▸ WHAT TO DO
Make an exact copy of each entry, leaving out every picture.

(INFORMATION)

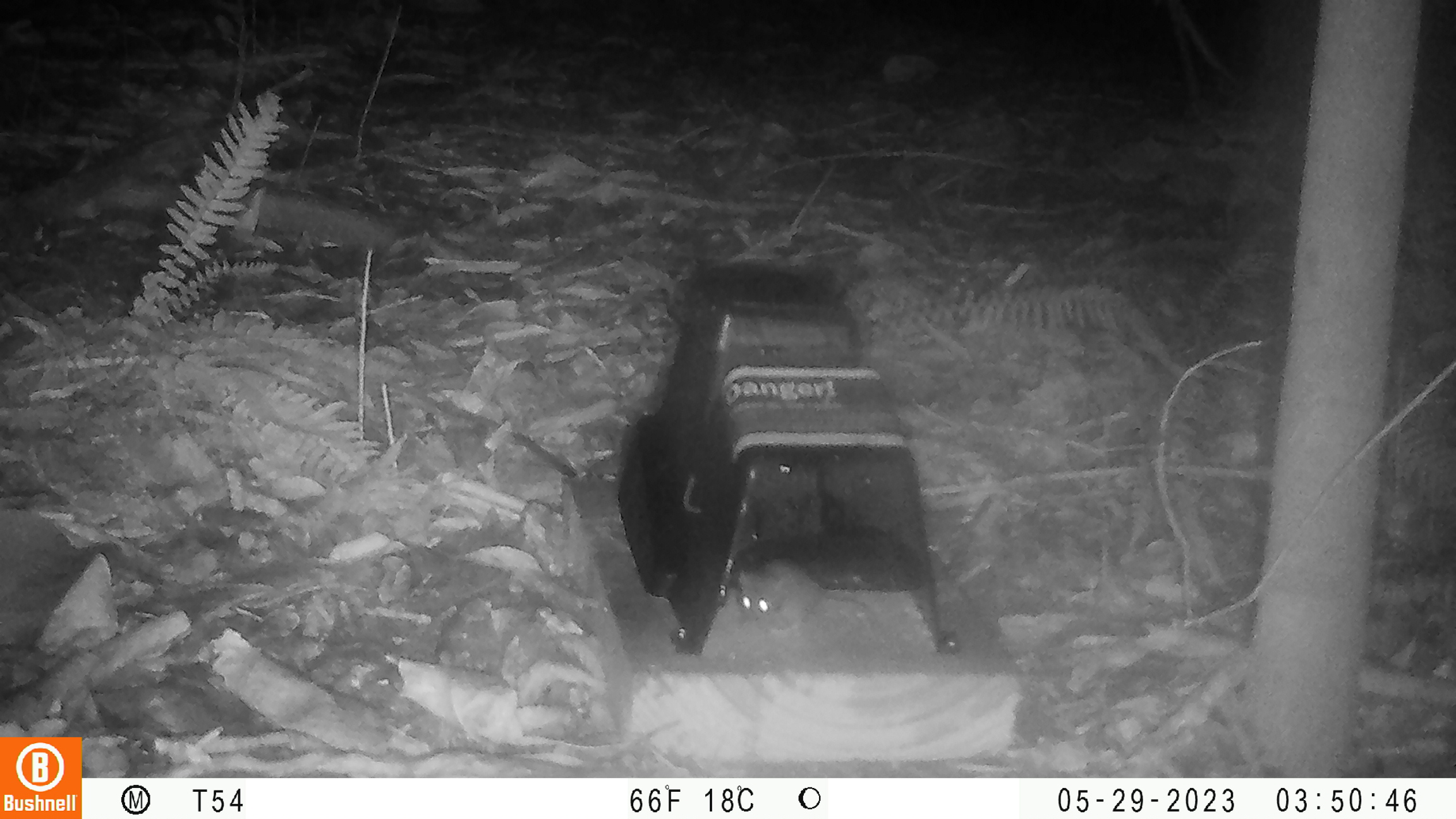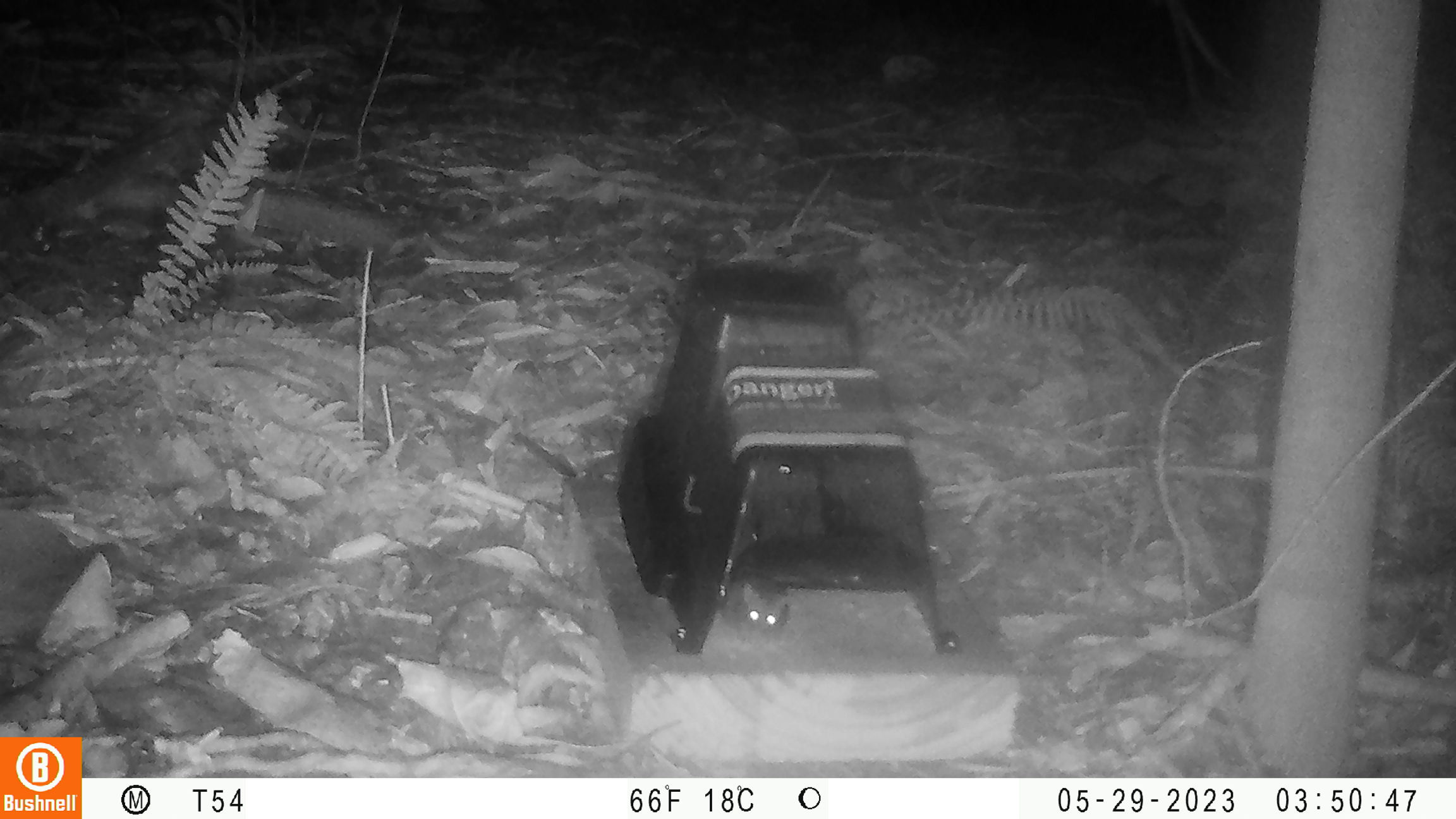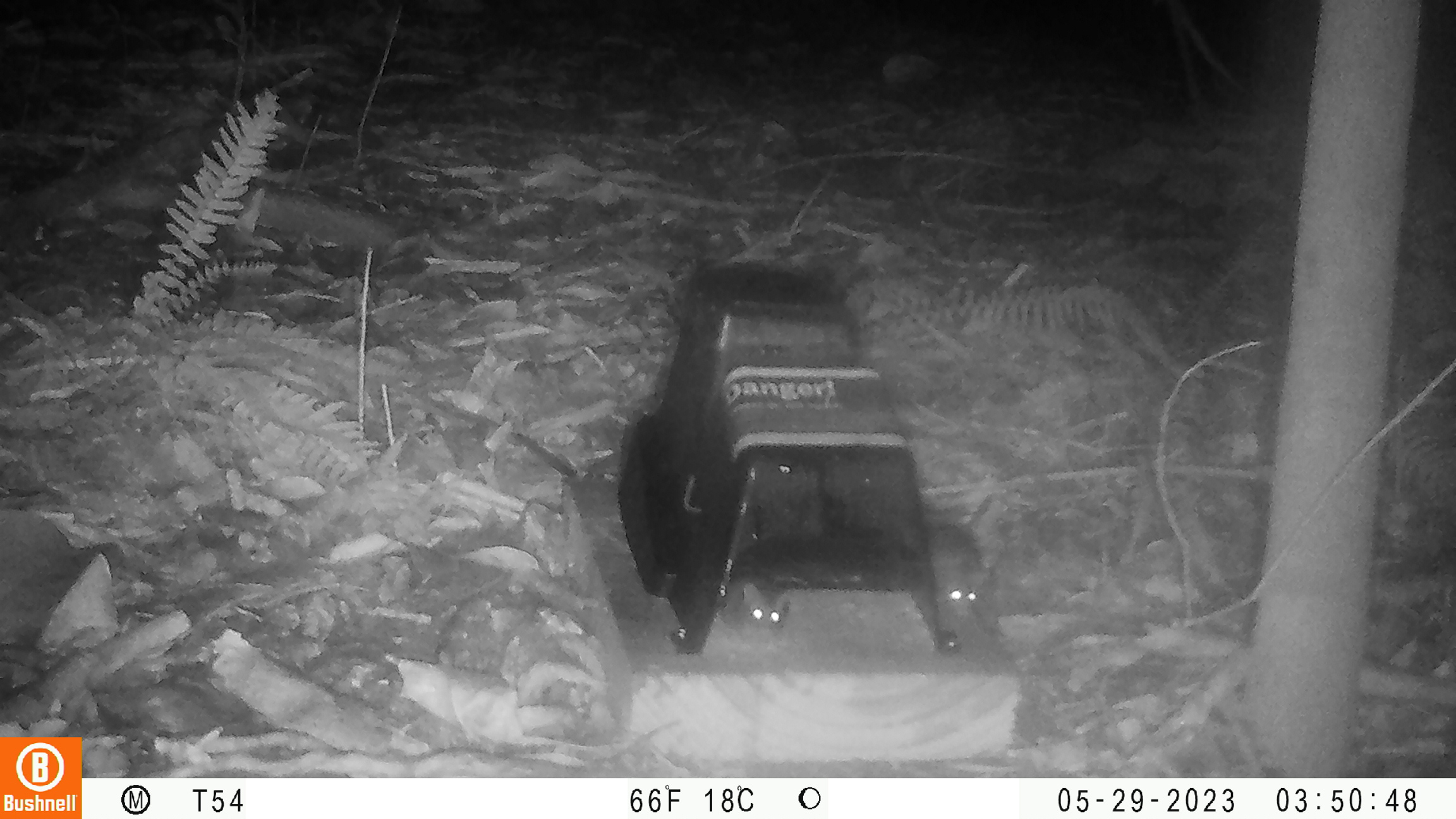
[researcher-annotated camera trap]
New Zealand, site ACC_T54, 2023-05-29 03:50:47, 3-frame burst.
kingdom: Animalia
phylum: Chordata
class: Mammalia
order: Rodentia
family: Muridae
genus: Mus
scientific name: Mus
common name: mouse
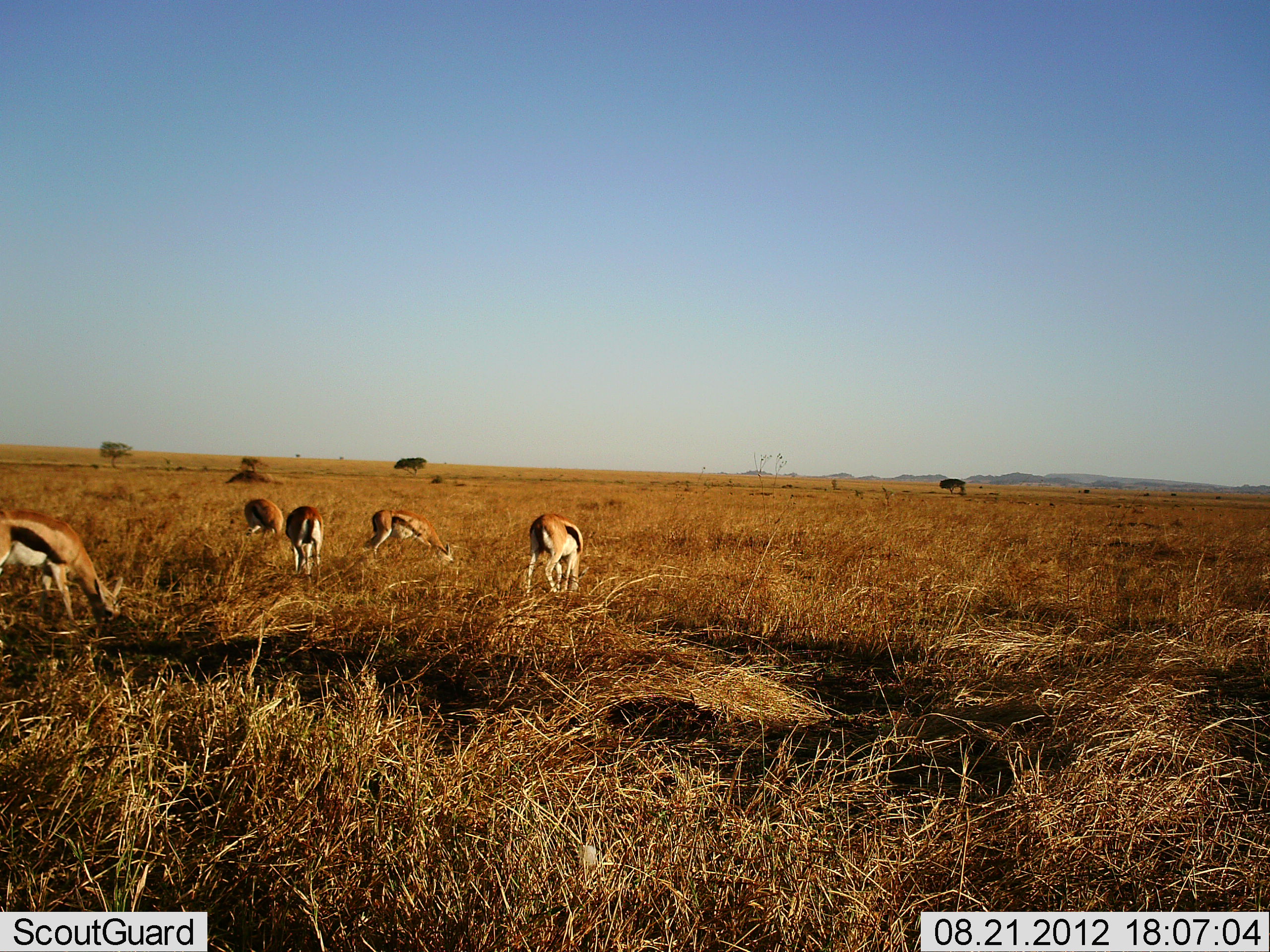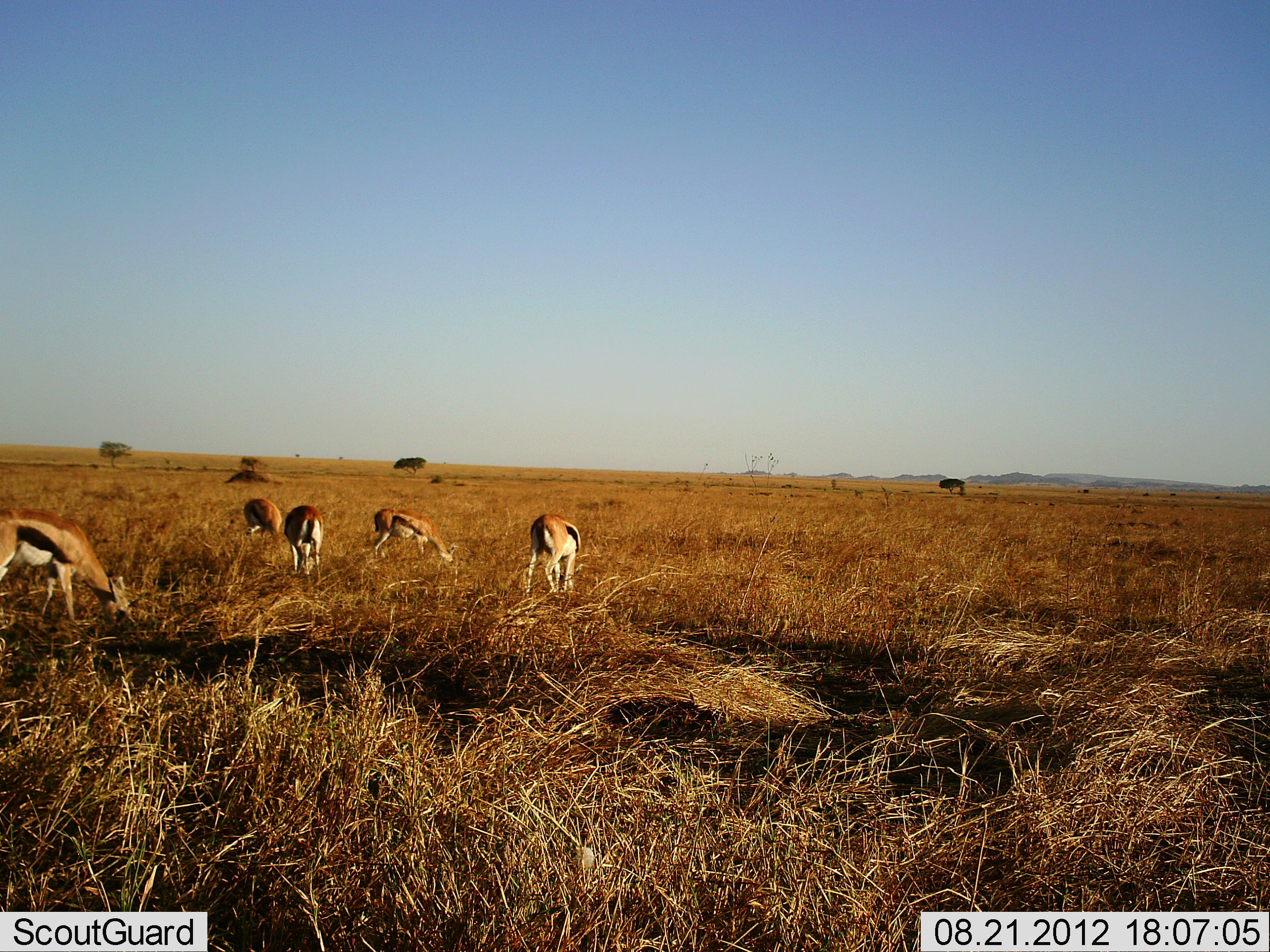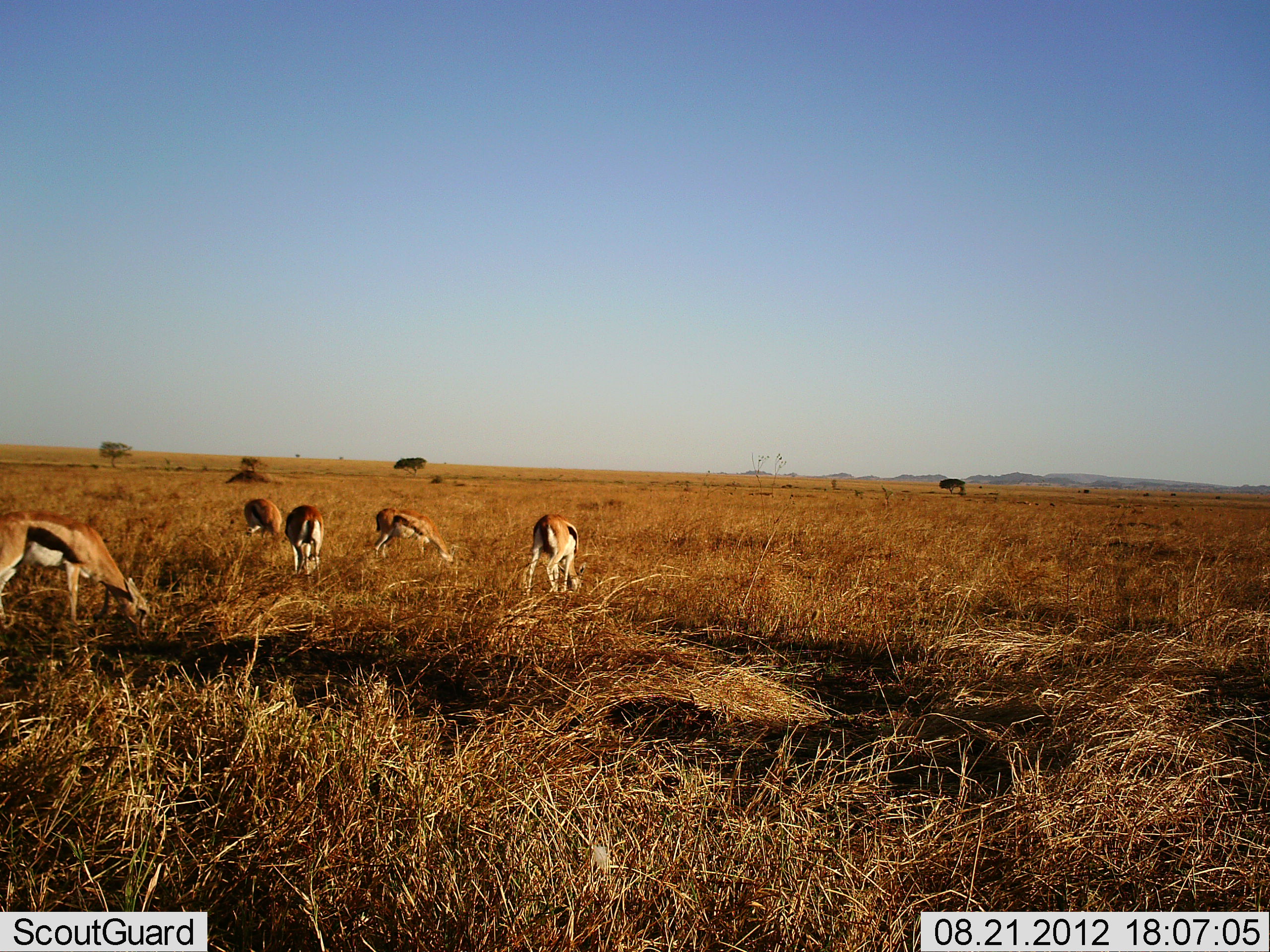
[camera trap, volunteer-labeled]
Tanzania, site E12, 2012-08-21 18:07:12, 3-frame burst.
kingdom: Animalia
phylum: Chordata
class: Mammalia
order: Artiodactyla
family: Bovidae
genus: Eudorcas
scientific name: Eudorcas thomsonii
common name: thomson's gazelle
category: gazellethomsons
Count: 5.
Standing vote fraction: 30%.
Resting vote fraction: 0%.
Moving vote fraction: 10%.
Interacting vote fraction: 0%.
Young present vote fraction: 0%.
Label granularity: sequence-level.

(End INFORMATION)

▸ RESULT OF THE TASK
[researcher-annotated camera trap]
New Zealand, site ACC_T54, 2023-05-29 03:50:47, 3-frame burst.
kingdom: Animalia
phylum: Chordata
class: Mammalia
order: Rodentia
family: Muridae
genus: Mus
scientific name: Mus
common name: mouse
[camera trap, volunteer-labeled]
Tanzania, site E12, 2012-08-21 18:07:12, 3-frame burst.
kingdom: Animalia
phylum: Chordata
class: Mammalia
order: Artiodactyla
family: Bovidae
genus: Eudorcas
scientific name: Eudorcas thomsonii
common name: thomson's gazelle
category: gazellethomsons
Count: 5.
Standing vote fraction: 30%.
Resting vote fraction: 0%.
Moving vote fraction: 10%.
Interacting vote fraction: 0%.
Young present vote fraction: 0%.
Label granularity: sequence-level.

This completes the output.